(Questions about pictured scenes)
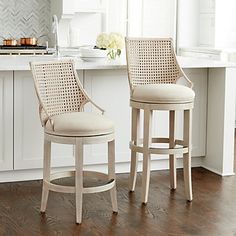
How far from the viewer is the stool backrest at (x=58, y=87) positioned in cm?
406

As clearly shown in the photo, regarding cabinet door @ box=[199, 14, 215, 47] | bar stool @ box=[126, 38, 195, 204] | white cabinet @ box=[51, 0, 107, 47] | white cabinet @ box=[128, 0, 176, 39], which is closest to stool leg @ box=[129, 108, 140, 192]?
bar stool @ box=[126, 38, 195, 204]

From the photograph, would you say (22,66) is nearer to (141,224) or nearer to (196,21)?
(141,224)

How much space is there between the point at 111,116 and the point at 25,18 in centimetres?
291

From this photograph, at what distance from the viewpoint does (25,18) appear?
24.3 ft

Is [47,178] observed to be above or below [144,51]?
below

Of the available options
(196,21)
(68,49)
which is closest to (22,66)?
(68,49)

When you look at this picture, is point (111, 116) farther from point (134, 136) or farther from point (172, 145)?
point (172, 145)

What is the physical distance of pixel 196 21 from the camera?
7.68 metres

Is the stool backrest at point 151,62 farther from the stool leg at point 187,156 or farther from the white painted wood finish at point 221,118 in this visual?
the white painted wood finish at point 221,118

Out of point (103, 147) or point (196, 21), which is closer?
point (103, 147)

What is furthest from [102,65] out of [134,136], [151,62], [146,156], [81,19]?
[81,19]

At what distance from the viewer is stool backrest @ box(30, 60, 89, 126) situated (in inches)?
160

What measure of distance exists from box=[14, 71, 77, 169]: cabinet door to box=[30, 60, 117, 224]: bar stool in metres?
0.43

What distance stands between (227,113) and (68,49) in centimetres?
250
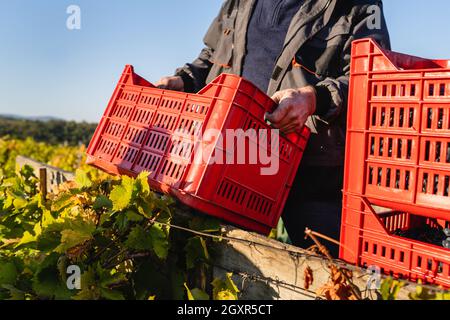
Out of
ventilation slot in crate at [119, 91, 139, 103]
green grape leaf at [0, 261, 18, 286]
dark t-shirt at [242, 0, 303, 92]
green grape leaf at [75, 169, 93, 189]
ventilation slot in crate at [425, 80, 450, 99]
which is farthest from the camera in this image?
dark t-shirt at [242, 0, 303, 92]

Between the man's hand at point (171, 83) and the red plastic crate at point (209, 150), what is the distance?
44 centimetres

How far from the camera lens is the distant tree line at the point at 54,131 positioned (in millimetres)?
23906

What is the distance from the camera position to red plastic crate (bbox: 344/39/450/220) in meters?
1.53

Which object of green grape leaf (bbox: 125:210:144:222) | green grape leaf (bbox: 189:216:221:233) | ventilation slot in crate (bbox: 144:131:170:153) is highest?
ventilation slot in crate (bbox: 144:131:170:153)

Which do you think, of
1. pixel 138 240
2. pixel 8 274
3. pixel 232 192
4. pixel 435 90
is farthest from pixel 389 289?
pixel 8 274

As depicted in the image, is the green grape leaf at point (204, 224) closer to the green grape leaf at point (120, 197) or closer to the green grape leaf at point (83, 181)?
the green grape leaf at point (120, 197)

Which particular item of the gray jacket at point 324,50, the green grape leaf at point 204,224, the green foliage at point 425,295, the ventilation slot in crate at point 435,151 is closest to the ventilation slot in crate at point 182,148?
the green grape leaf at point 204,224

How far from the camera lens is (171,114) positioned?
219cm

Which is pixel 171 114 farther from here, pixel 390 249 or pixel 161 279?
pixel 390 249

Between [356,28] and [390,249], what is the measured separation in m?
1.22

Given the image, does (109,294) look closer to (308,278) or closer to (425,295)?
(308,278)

--

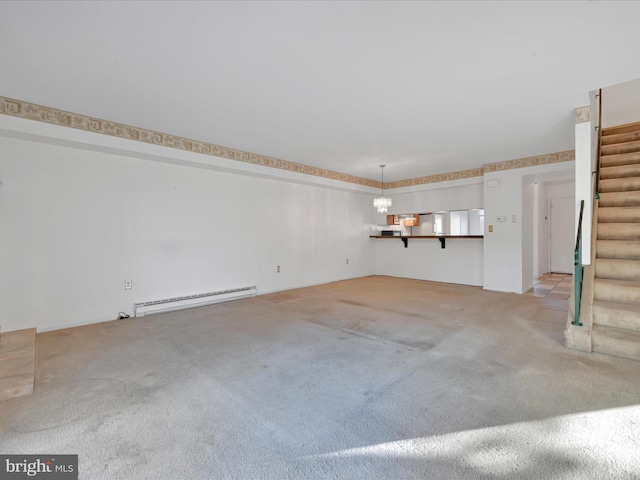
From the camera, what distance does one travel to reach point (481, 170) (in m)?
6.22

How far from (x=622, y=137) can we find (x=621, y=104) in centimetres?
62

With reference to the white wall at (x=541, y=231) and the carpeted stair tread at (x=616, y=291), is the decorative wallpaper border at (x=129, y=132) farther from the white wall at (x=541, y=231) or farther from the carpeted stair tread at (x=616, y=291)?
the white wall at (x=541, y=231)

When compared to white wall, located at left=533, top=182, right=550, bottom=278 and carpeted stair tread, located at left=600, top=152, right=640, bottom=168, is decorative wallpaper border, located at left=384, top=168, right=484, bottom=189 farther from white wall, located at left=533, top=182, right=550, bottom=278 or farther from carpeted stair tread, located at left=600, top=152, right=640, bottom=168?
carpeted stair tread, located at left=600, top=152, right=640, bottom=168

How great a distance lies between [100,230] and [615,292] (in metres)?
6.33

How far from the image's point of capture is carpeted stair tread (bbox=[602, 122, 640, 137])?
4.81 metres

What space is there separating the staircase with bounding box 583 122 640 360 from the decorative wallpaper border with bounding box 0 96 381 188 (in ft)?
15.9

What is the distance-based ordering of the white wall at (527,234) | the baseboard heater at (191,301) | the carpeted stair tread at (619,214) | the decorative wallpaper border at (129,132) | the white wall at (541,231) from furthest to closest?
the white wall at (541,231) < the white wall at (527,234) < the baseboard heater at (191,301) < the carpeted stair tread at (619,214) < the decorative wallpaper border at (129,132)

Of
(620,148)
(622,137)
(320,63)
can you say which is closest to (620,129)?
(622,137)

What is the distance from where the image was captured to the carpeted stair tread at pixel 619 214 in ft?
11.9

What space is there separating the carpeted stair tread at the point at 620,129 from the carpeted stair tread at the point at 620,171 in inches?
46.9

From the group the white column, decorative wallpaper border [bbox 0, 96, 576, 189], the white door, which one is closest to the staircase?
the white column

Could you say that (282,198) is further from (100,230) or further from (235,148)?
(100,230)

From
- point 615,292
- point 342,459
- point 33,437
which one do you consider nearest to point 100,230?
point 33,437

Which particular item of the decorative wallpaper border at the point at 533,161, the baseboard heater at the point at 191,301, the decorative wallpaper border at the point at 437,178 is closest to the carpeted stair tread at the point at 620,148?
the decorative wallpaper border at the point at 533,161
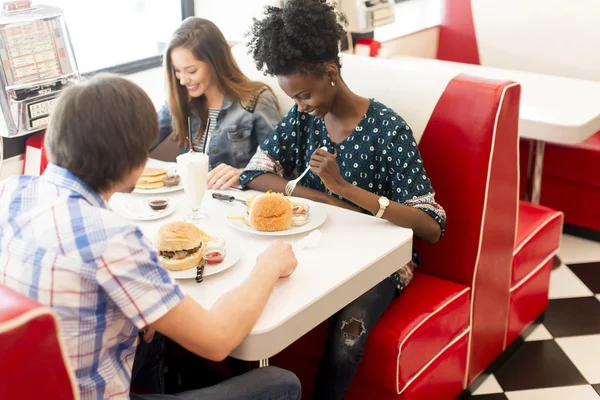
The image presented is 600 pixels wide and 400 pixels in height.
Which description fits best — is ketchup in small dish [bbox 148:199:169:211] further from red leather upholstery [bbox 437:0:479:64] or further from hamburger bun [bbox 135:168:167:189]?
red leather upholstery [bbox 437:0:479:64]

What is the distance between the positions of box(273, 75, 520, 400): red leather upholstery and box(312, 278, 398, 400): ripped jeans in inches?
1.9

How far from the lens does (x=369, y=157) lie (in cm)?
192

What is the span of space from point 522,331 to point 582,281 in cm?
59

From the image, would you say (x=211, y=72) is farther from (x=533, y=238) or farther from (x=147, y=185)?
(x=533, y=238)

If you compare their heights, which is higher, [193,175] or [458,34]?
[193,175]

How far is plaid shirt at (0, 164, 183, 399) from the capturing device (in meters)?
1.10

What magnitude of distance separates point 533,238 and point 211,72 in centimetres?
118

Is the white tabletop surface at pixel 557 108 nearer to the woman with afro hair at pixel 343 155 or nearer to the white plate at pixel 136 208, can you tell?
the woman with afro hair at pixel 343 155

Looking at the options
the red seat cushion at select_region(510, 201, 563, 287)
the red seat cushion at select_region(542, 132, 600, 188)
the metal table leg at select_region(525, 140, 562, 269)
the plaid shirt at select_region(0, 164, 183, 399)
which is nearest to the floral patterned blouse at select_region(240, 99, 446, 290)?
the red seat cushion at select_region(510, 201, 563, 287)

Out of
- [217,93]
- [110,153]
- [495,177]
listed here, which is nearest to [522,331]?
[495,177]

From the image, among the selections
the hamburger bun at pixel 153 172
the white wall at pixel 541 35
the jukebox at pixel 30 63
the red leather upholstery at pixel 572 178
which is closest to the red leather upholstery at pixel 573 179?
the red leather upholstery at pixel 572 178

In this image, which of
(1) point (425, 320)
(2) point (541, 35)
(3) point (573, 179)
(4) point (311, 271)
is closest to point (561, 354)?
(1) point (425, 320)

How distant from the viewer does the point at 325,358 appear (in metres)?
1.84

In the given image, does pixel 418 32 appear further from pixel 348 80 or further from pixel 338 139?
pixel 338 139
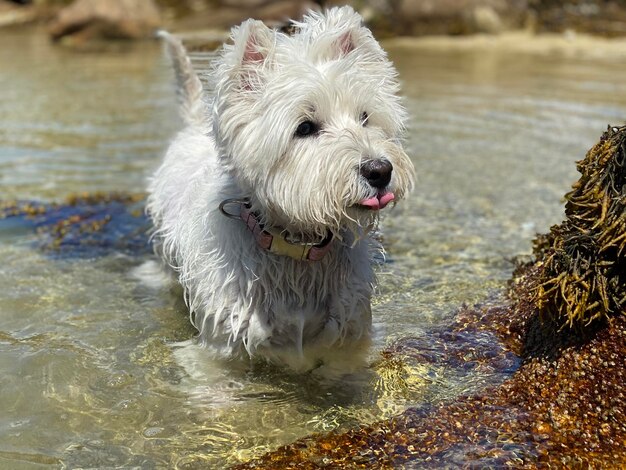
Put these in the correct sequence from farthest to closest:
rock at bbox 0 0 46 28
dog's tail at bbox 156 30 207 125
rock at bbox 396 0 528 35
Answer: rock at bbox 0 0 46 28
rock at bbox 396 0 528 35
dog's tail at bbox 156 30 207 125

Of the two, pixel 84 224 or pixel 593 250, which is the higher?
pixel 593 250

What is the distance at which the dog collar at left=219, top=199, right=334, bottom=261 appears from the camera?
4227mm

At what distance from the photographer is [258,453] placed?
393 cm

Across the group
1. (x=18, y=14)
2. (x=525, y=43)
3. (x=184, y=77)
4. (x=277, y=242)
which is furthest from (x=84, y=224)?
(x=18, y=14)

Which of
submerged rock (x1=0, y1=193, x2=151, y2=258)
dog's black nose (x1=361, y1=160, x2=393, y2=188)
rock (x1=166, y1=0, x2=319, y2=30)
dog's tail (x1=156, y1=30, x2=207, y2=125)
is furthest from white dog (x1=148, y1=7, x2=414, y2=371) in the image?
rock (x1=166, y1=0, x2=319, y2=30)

...

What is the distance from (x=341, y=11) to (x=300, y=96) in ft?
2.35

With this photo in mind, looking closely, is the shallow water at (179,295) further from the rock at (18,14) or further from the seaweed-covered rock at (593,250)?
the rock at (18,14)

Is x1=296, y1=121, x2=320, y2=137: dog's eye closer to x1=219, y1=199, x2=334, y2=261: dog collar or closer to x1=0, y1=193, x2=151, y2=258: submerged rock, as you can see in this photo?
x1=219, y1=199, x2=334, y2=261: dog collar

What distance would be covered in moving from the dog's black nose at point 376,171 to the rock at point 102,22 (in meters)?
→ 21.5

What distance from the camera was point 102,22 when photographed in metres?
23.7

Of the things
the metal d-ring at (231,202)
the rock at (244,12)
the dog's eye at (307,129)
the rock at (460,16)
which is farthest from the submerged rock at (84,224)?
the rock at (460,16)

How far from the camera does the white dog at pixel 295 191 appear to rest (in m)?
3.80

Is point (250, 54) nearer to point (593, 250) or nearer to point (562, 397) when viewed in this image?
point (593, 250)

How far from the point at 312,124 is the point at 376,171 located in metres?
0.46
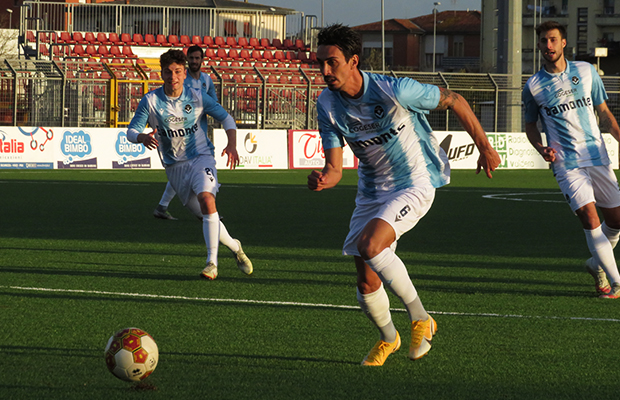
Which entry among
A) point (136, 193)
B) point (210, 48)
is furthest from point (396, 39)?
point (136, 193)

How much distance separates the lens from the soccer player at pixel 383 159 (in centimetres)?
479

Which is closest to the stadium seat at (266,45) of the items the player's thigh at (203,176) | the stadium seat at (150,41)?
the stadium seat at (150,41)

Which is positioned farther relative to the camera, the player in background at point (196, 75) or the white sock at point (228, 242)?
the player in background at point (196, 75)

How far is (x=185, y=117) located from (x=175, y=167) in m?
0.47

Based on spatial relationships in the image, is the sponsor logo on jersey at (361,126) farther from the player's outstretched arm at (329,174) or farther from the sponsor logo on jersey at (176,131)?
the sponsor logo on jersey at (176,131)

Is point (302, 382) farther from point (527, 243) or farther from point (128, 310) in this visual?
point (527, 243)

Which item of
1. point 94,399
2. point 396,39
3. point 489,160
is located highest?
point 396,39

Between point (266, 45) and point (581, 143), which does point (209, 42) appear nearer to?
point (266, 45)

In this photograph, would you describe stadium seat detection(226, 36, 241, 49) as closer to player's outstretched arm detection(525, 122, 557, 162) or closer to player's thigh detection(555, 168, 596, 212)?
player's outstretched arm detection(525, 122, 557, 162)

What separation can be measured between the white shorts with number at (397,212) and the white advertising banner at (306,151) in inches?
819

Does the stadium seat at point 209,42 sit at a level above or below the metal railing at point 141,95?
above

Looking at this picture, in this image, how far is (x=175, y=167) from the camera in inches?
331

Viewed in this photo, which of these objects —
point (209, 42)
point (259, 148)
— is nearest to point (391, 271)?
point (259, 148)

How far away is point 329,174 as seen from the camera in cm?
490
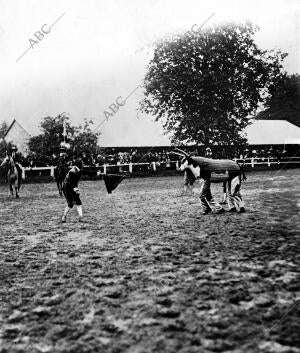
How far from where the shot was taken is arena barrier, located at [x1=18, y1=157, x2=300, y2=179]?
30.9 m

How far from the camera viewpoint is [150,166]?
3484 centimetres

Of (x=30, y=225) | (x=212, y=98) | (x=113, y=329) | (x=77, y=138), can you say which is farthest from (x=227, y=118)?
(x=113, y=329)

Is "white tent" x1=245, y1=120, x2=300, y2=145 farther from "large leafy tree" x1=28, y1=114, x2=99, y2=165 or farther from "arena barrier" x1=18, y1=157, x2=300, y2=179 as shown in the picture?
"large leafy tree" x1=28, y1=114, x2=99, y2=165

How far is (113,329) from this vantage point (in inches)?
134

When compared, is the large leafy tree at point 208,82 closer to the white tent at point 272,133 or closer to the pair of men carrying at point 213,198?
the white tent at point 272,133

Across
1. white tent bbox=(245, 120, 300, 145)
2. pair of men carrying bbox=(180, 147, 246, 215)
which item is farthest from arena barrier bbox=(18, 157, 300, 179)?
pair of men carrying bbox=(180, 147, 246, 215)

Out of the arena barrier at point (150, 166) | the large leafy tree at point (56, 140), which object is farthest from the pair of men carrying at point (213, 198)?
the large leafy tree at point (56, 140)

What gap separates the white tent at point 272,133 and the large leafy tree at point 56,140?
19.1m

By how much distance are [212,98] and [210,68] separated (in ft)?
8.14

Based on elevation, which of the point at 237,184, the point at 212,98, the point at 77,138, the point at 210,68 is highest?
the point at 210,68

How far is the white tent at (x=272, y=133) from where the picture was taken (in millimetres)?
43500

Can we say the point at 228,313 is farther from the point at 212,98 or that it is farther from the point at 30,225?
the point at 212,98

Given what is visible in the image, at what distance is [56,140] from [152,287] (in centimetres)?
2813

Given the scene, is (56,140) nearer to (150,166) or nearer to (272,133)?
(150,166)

What the exercise asks>
Count the lines of the material above that contain the string "staircase", treating uppercase and lowercase as different. Reply with the number alone.

Task solution>
2